Cette démarche privilégie « comprendre d’abord, gérer ensuite ». Elle renforce progressivement le contrôle des flux de données sans bouleverser les habitudes de travail, évite une intervention trop précoce des politiques qui pénaliserait l’efficacité, et facilite l’alignement interne sur les objectifs de sécurité.
La valeur de synergie entre chiffrement des fichiers et gouvernance des envois
Au-delà de l’audit des envois et des traces, le chiffrement des fichiers apporte une couche de protection supplémentaire. Grâce au chiffrement transparent, les fichiers sont automatiquement protégés sur le terminal : utilisables normalement dans un environnement autorisé, ils deviennent illisibles dans un environnement non autorisé. Ce mécanisme réduit le risque réel lié aux envois en agissant au niveau du contenu.
Lorsqu’on combine chiffrement et audit des envois, l’entreprise ne se contente pas de savoir si un fichier est sorti ; elle peut aussi s’assurer qu’après la sortie, la donnée ne devient pas incontrôlable du fait d’un changement d’environnement. L’association « protection du contenu + visibilité des comportements » rend la DLP plus complète et mieux adaptée à une exploitation durable.

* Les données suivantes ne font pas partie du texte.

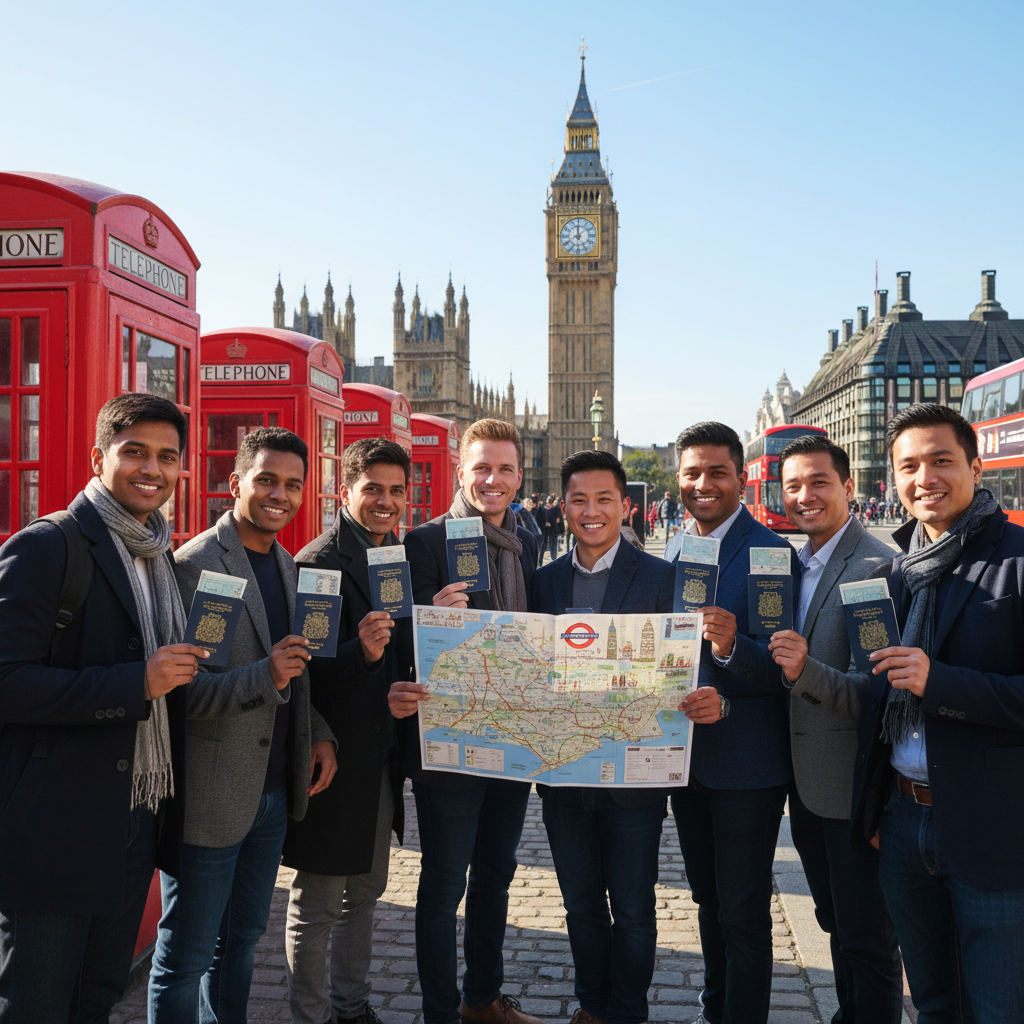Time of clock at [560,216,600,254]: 7:59
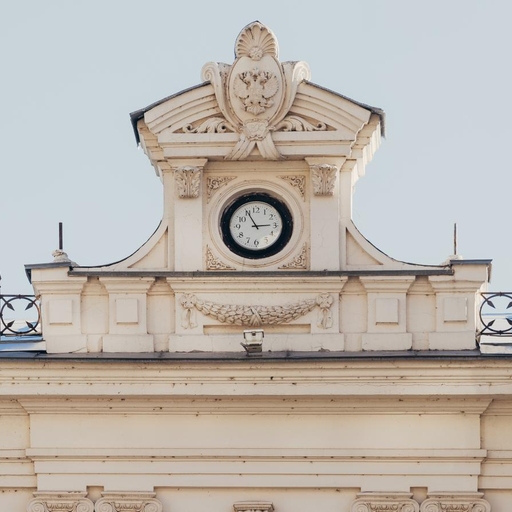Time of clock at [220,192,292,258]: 2:55
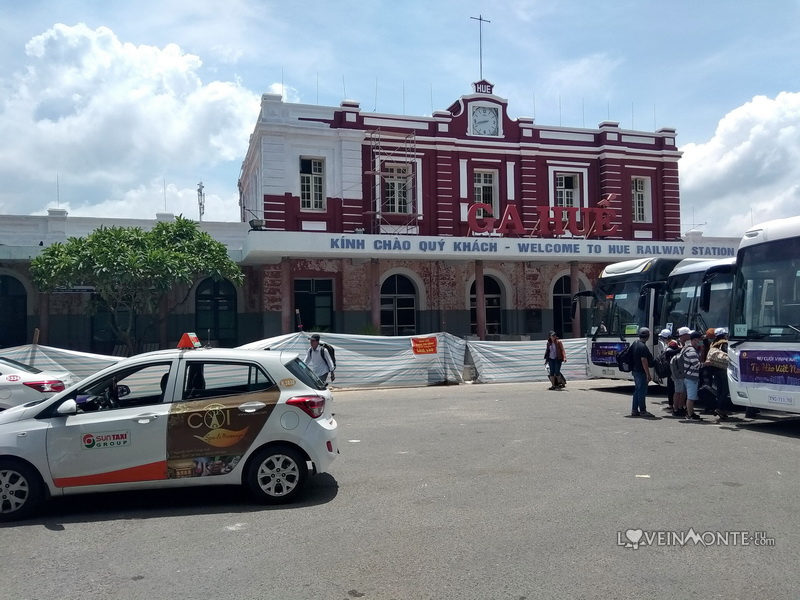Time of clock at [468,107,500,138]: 8:42
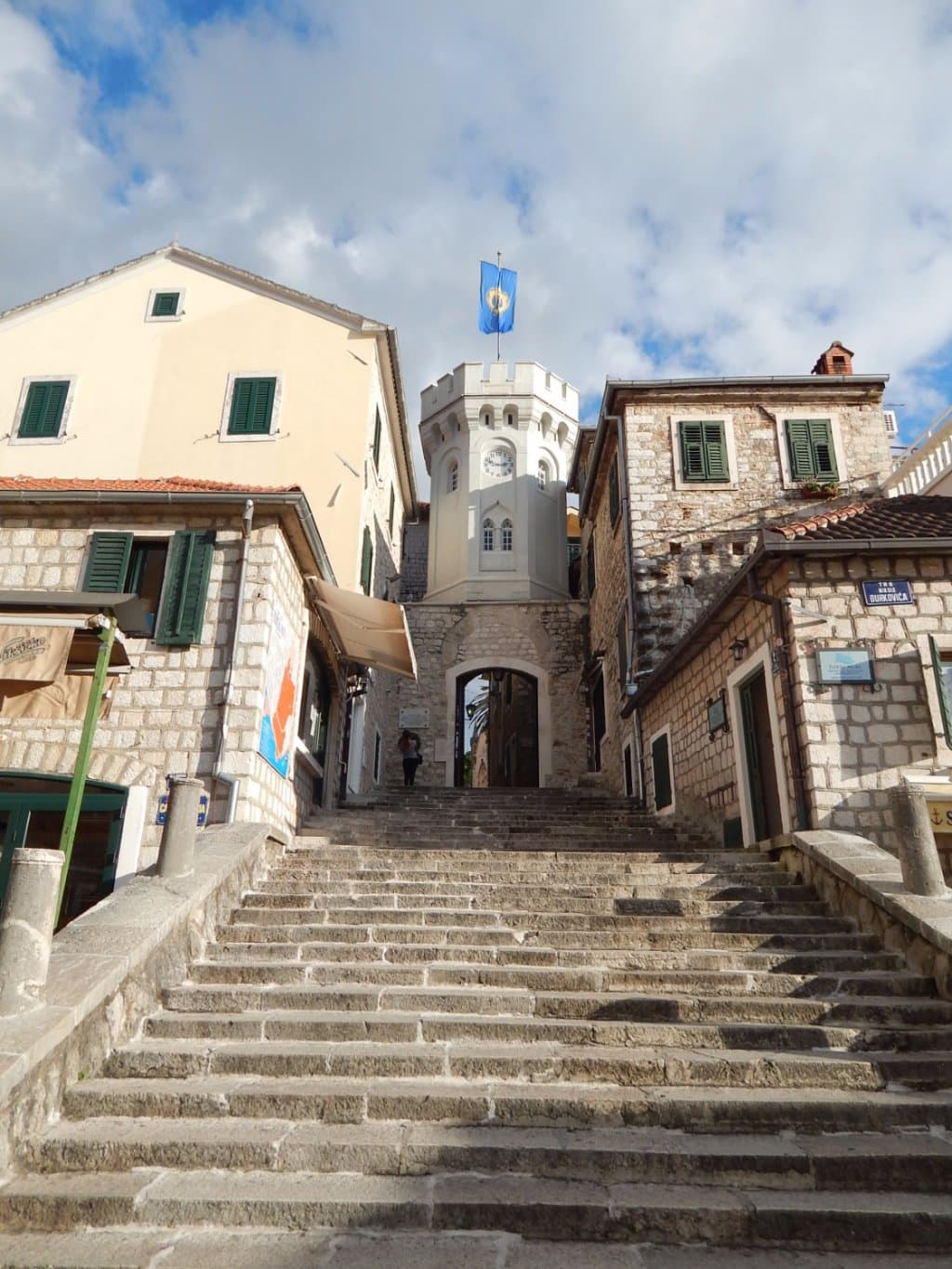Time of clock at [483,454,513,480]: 2:48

La valeur concrète dans des scénarios typiques
Dans les entreprises orientées R&D, de nombreux codes sources et documents techniques existent sous forme de fichiers. Grâce à la gestion des terminaux et à l’audit des envois, l’entreprise peut maîtriser la circulation de ces fichiers, tandis que le chiffrement garantit qu’une copie ne sera utilisable que dans un environnement autorisé.
Dans les secteurs du design et de la fabrication, les plans et fichiers de conception circulent fréquemment entre départements et projets. L’approche de Ping32 permet de conserver l’efficacité de collaboration tout en maintenant un état auditable et traçable.
Dans les fonctions finance et RH, les fichiers contenant des données personnelles et des informations de gestion bénéficient d’une gestion unifiée et de traces d’audit, réduisant les erreurs internes et les risques de conformité.
FAQ (Questions fréquentes)
Q1 : Ping32 est-il uniquement adapté aux grandes entreprises ?
R : Le mode de déploiement et le modèle de gestion de Ping32 sont progressifs, ce qui convient aux entreprises souhaitant construire leurs capacités DLP étape par étape.
Q2 : L’audit des envois de fichiers perturbe-t-il le travail quotidien des employés ?
R : Les traces d’audit sont principalement basées sur l’enregistrement et ne modifient pas les habitudes ni les flux de travail.
Q3 : Ping32 nécessite-t-il une intégration profonde avec les systèmes bureautiques existants ?
R : Ping32 repose surtout sur la gestion côté terminal et ne dépend pas de modifications des systèmes métiers.
Q4 : Combien de temps les données de traces peuvent-elles être conservées ?
R : La durée de conservation est configurable selon les besoins de conformité et de gestion de l’entreprise.
Q5 : Ping32 prend-il en charge une gestion unifiée de plusieurs canaux d’envoi ?
R : Ping32 peut identifier et enregistrer de manière unifiée les scénarios courants d’envoi de fichiers et de téléversement web.